Some recent picks look promising, like 2024 5th-round pick Joona Saarelainen and 2025 4th-round pick Benjamin Rautiainen. Heading into this weekend, the Lightning don’t need a game-breaker. They need some stability in their draft process.
When the Bill Becomes Due
The Lightning have been a contender and a winner over the past 12 years for a multitude of reasons. One of them is keeping the contention window open with hidden gems late in the NHL draft:
2014: Brayden Point in round 3
2015: Anthony Cirelli in round 3 and Mathieu Joseph in round 5
2016: Ross Colton in round 4
2017: Nick Perbix in round 6
Here's the problem. The window doesn't stay open forever, and Tampa is now feeling the draft on the other side of it.
The Lightning have lost in the first round four years in a row. The core that won those Cups is aging: Kucherov is 33, Hedman is 35, McDonagh is 37, and Vasilevskiy will be 32 when the season starts.
Kucherov is still otherworldly; he just won his second Hart Trophy with 130 points. But you cannot ride a 33-year-old forever, and behind him the cupboard is nearly empty.
It Won’t Be a Snap of the Fingers
BriseBois isn't walking into Buffalo to grab Gavin McKenna or Ivar Stenberg. Barring a trade, their first pick this year comes at pick 58.
This draft defines BriseBois's legacy because he has so little to work with. It's a test of whether the scouting and development operation can still find NHL players when it isn't handing out the table its lottery tickets every February. The dynasty was built on late-round magic, as discussed above. But every one of those hits came under the Yzerman regime, in 2015 or earlier. BriseBois hasn’t found the same type of magic.
If he can use a high second-round pick and a stack of fifth-rounders to unearth even one real contributor, the story changes. If the 2023-2025 classes (Ethan Gauthier, Ethan Czata, and company) start hitting, the whole story changes. And it would be very BriseBois to package those picks and trade up for a younger, cost-controlled body instead.
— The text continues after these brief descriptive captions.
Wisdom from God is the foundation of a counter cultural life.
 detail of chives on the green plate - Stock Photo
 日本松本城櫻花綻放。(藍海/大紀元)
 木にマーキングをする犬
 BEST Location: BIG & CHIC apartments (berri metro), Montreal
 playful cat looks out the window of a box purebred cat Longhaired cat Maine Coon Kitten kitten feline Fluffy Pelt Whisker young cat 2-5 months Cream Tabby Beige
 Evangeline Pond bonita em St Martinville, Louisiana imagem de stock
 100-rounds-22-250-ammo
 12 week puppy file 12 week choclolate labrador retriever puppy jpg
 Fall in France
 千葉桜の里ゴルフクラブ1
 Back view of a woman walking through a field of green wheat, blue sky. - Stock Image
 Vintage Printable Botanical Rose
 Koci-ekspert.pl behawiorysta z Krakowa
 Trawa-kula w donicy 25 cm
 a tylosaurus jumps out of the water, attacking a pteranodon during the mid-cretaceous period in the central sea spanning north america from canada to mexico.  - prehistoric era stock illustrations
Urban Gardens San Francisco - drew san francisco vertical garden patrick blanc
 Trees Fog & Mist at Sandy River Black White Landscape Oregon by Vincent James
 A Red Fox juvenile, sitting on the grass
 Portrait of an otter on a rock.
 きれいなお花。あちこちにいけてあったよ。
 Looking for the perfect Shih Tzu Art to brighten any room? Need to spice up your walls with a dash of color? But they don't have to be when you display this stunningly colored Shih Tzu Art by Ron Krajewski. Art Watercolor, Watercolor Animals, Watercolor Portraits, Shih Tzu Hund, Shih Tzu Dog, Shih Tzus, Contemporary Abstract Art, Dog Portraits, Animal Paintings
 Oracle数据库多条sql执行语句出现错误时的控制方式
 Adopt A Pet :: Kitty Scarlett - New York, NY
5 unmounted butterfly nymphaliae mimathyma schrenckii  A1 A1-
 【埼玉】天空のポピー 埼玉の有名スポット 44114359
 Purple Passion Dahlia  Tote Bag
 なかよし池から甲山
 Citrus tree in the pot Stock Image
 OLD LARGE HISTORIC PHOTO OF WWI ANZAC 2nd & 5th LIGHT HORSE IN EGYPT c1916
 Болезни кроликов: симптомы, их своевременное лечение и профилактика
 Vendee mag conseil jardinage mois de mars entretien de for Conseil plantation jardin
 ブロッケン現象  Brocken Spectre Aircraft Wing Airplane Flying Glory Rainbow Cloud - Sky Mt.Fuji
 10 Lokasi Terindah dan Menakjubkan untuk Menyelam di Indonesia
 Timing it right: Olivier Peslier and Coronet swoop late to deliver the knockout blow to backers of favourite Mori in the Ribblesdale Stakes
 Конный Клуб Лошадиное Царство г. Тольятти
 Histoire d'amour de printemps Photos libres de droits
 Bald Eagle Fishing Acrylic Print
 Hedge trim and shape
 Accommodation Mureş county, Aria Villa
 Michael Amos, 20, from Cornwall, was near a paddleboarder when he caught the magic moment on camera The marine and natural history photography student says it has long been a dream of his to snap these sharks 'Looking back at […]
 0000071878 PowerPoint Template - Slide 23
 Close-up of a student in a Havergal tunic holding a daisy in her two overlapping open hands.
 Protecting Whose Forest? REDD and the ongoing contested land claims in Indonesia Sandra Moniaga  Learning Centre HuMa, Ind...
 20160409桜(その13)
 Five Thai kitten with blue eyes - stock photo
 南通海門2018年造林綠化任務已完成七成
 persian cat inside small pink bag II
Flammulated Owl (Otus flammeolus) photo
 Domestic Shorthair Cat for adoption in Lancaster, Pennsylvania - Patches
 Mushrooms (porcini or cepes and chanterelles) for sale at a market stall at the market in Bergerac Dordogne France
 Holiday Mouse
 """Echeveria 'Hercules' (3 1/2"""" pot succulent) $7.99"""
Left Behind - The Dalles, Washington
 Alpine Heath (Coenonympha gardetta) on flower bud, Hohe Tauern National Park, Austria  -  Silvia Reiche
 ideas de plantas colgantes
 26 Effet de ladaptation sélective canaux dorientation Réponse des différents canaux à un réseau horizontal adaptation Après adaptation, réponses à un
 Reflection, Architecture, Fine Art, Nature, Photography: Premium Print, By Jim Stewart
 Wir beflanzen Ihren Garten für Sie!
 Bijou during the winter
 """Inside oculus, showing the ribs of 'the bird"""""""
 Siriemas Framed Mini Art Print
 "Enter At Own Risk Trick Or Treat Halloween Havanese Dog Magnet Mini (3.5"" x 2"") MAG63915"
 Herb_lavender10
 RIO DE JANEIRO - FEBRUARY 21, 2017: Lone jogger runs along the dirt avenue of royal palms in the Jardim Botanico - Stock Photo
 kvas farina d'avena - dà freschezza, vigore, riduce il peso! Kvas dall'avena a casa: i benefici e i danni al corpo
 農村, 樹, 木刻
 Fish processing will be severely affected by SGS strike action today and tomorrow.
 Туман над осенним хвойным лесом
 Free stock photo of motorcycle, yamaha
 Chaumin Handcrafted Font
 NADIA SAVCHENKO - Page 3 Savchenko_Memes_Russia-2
But if this draft comes and goes like the six before it, then the math becomes impossible to ignore. You cannot win-now forever when there's no later, and "later" comes at the draft table.
The Lightning’s pipeline is thin at all three levels, but the defensive core and the goaltending group are especially weak.
At the end of the day, the things that made Yzerman and BriseBois such a great team in the 2010s were Yzerman’s drafts and BriseBois’ trades. If BriseBois can continue packaging these picks and prospects into great players (Brandon Hagel, Conor Geekie, J.J. Moser, Sam O’Reilly), then the window will stay open. But eventually, every delicious meal comes with a check, and this bill is pretty long.